The increasing use of computers and multimedia technology in archaeology has, in recent years, widened the nature of illustration and reconstruction, opening it up to a much enlarged group of practitioners. In addition to the pioneering of complex forms of computer modelling and imaging, the inventive use of such media as VRML and QuickTime VR panoramas (e.g. Gillings and Goodrick 1996; Edmonds and McElearney 1999; Terras 1999, and this issue) has had an empowering effect. Those who a few years ago might have seen experiments in creating visual representations of their interpretations as an indulgence, are now often actively pursuing ways of moving beyond the purely textual projections of their interpretations. This has thrown into focus the question of what these images and visualisations represent in the discourse of the subject. The necessary issue is not to find new ways to criticise such creations, to assess their accuracy or worth, but to develop understandings of the ways in which such a complex visual vocabulary intermeshes with the traditional visual languages that archaeologists employ. What I am attempting here is an exploration of this complexity, looking for ways to describe and explain the many facets of this area of archaeology, and to create a framework through which these images and models can be better understood.

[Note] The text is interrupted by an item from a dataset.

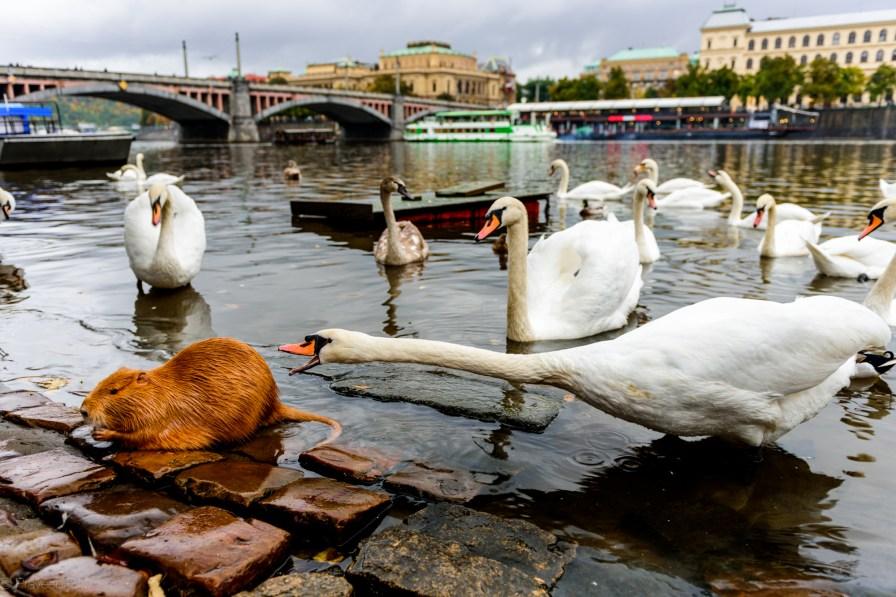 Nutria vs Swan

There has been an increasing amount of discussion within the discipline centred upon the nature of interpretative illustration in archaeology. Much of this has revolved around traditional reconstructions of past scenes and structures - the artist's impression. These have been held up to a series of critiques and have generally become "fair game" for historical revision. The reasons for this are fairly clear. Such images are both explicitly interpretative and often all encompassing in that interpretation. The trend for images to represent 'entire' interpretations, to be pictorial compressions of time, ensuring that all activities and artefacts are represented, has given the entire genre a vulnerability to attack. All of the interpretative eggs have been placed in one basket. In addition to this, the basket itself is seen to be somewhat lacking in scientific fibre, often having been woven by an artist, rather than an archaeologist.

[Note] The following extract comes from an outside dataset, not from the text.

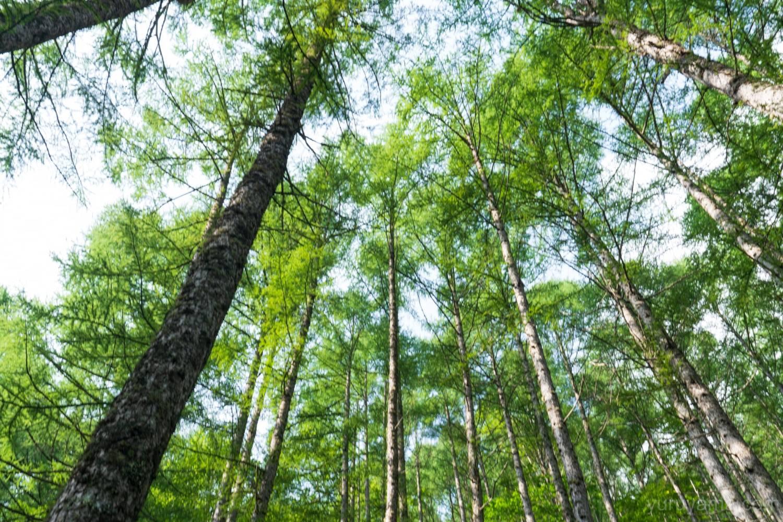 合戦尾根の樹林帯
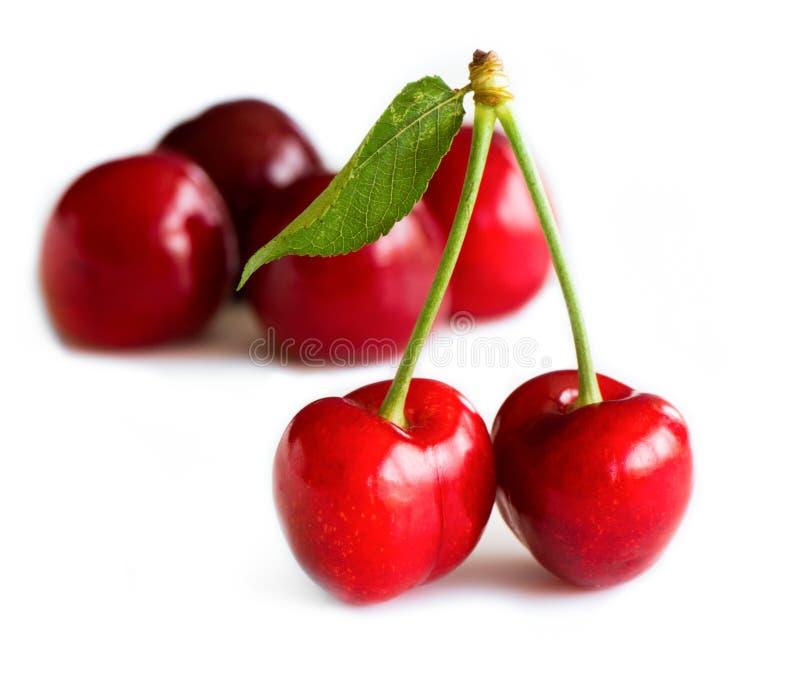 樱桃甜白色 库存图片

Whilst this artistic involvement makes it easy to construct criticism of such images, it also helps to push them into another disciplinary realm, that of art history, thus offering academic legitimacy to such critique. The criticism and analysis in themselves illicit few concerns, resulting as they have in a number of excellent historiographic, iconographic, and sociological studies of such images (e.g. Burtt 1987; Moser 1992; Moser 1998; Stringer and Gamble 1993; and see Molyneaux's 1997 collection of papers for further examples). The problems arise out of the very nature of these concise, delineated studies. This well-studied end of archaeology's pictorial spectrum has been fenced off, through the study itself, from the other visual languages archaeologists use. Critiques of such images, often analyses with hindsight, are considered valid, whilst analysis of those images employed in the more prosaic visual discourse of the discipline (e.g. plans, section drawings, maps, artefact drawings) is dismissed as unworthy of such complex analysis - they are derided as self-explanatory and less theory-laden (see Moser 1992, 832). So how can we conceptualise this 'self-explanatory' pole of our visual sphere? And where does the tropic of technologically derived visualisations lie?

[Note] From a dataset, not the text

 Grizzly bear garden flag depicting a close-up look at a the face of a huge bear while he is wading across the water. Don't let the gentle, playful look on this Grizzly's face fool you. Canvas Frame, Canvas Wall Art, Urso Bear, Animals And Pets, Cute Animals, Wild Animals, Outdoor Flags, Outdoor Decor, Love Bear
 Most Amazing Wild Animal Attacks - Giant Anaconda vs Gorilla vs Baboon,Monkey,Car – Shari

What writings that do exist about the visual representations that archaeologists use every day revolve primarily around the notion of such work as craft (see, for instance, Bradley 1997 and James 1997). Out of the visual expressions of fieldwork, it is really only photography that has been assessed at any deeper level (see Shanks 1992; 1997) and overall it fails to explore fully photography's particular and complex socio-historical context (see Bourdieu 1965). Moreover, much of that discussion has more to do with extending the scope of archaeological expression than developing an understanding of its contraction to its current delineated realms.

Where photography stands apart from the other traditions of field illustration is in its distinctly technological nature. It is the pure sciences of physics and chemistry distilled into complex machinery, embodying and offering all the combined objectivity that those influences muster. It is this character that, perhaps, offers an insight into how the new forms of archaeological representations can be understood. It is useful, however, to step back from specifics at this stage to suggest how more inclusive ways of assessing the images we use might be grasped. In order to create useful understandings of the complete spectrum of the archaeological visual vocabulary, it is necessary to turn away from archaeology's self-endorsed critiques and explore more comprehensive ways of describing and understanding the discipline's illustrative languages. In this a number of ideas become evidently appealing.